Enviada em 09/10/2017

Tendo em vista a padronização da beleza corporal, vale ressaltar que a obsessão pelo torso “ideal” persiste até hoje. A mídia e a sociedade muito contribuem para a situação descrita, demonstrando o modelo de constituição física que “deve” ser seguida por todos e que acaba trazendo grandes malefícios aos indivíduos que o acompanha exageradamente.

A busca pelo arquétipo impecável faz com que muitas vítimas recorram à atitudes extremas, como por exemplo: dietas exacerbadas tais como o regime da carne grelhada ou o da água em jejum, exercícios prolongados e sem limites, uso de substancias anabólicas e vômitos induzidos; pondo em risco a saúde do sujeito que as pratica ou  até mesmo levando-o à óbito.

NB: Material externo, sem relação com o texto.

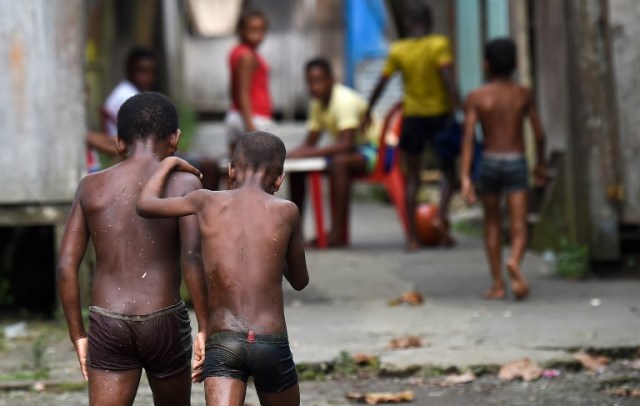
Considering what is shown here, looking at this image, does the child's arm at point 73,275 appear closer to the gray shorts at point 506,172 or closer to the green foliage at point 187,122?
the gray shorts at point 506,172

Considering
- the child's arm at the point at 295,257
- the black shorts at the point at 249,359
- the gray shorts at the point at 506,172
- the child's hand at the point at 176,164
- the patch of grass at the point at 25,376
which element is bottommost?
the patch of grass at the point at 25,376

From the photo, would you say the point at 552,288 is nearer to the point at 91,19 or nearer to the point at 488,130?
the point at 488,130

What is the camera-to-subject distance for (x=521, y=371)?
5.62 metres

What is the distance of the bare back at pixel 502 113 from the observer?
7.69m

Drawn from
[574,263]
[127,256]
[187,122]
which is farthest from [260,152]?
[187,122]

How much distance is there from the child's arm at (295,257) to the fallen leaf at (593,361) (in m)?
2.13

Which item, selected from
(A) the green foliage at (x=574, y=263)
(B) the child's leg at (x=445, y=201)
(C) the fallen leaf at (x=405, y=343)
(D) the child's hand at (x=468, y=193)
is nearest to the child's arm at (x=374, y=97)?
(B) the child's leg at (x=445, y=201)

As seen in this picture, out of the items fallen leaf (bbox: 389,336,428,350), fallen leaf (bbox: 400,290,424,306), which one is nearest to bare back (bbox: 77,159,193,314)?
fallen leaf (bbox: 389,336,428,350)

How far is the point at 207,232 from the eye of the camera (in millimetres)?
3871

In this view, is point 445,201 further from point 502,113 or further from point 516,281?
point 516,281

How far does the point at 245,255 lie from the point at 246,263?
2 cm

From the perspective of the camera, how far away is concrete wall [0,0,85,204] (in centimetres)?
696

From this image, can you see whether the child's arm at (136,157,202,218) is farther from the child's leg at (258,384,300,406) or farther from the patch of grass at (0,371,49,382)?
the patch of grass at (0,371,49,382)

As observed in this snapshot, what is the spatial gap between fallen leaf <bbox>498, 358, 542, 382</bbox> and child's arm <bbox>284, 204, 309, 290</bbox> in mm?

Pode-se citar como fato o relato da ex-BBB Maria Melilo em que ela afirma que precisou retirar quase 70% do fígado por causa de um câncer provavelmente causado pelo uso de anabolizantes durante 10 anos.

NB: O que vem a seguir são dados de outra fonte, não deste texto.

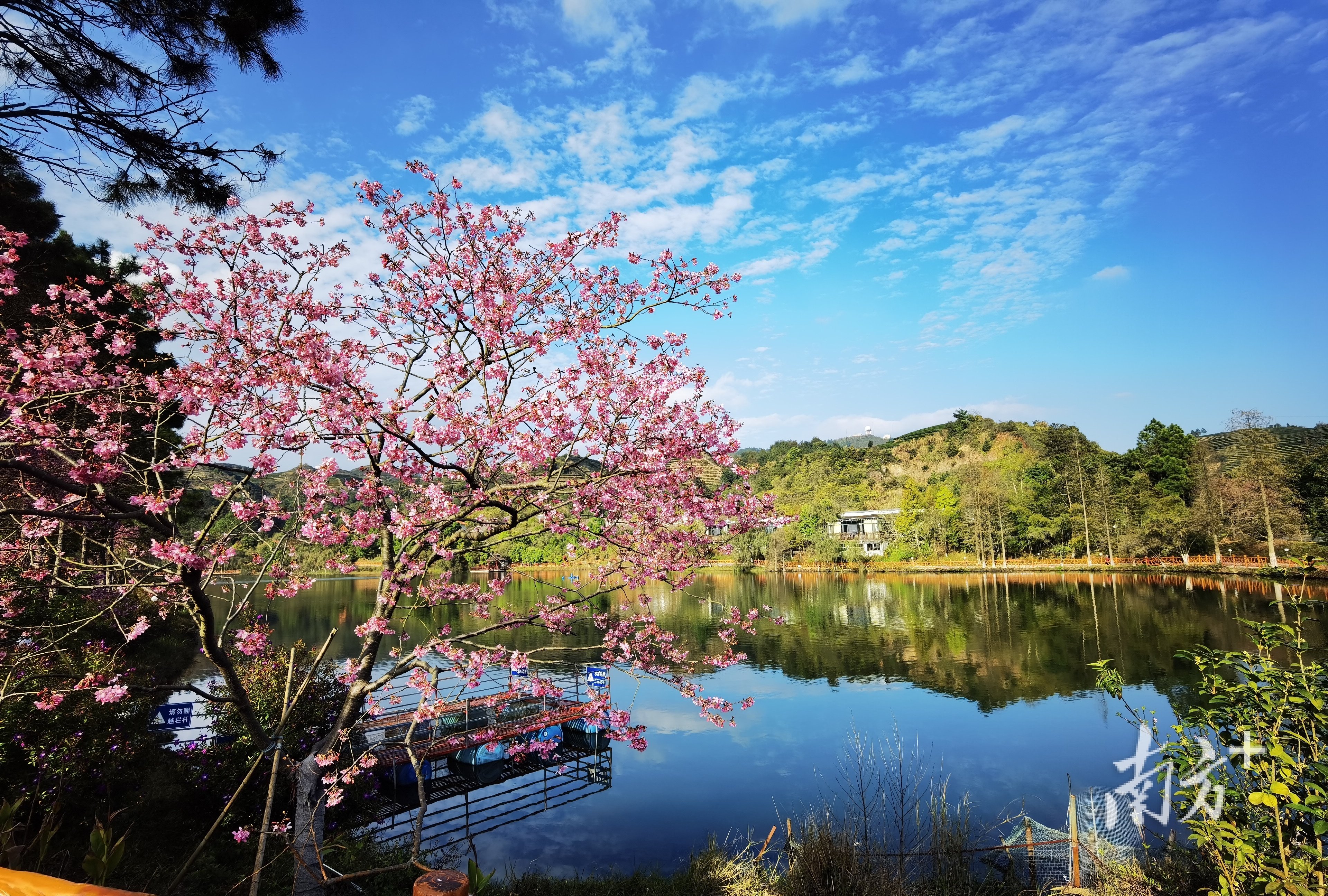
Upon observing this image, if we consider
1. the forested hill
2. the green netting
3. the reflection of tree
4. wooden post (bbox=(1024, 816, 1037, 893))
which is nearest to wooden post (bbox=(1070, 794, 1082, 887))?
the green netting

Atualmente muitos fatores impedem a solução da problemática que envolve o talhe estrutural, como a pressão midiática que oferece constantemente produtos para emagrecimento ou ganho de massa corpórea, além da própria sociedade que em pleno século XXI, guarda esteriótipos e ainda impõe a maneira de como deve ser a estrutura tangível “correta”.

A procura demasiada pela perfeição carnal traz inúmeros prejuízos ao meio social que usa da mesma. Logo são necessárias medidas para combater o transtorno falado, tais como: O ministério da Educação promover campanhas escolares e televisivas instigando a inexigência de um molde corporal e a reeducação social. Cabem aos governos federais, estaduais e municipais retirar capital da receita para apoiar organizações, psicólogos, psiquiatras, nutricionistas e demais profissionais capacitados para ajudar pessoas psicologicamente e fisicamente afetadas pelos infortúnios citados, além de manter o funcionamento dessa ordenação.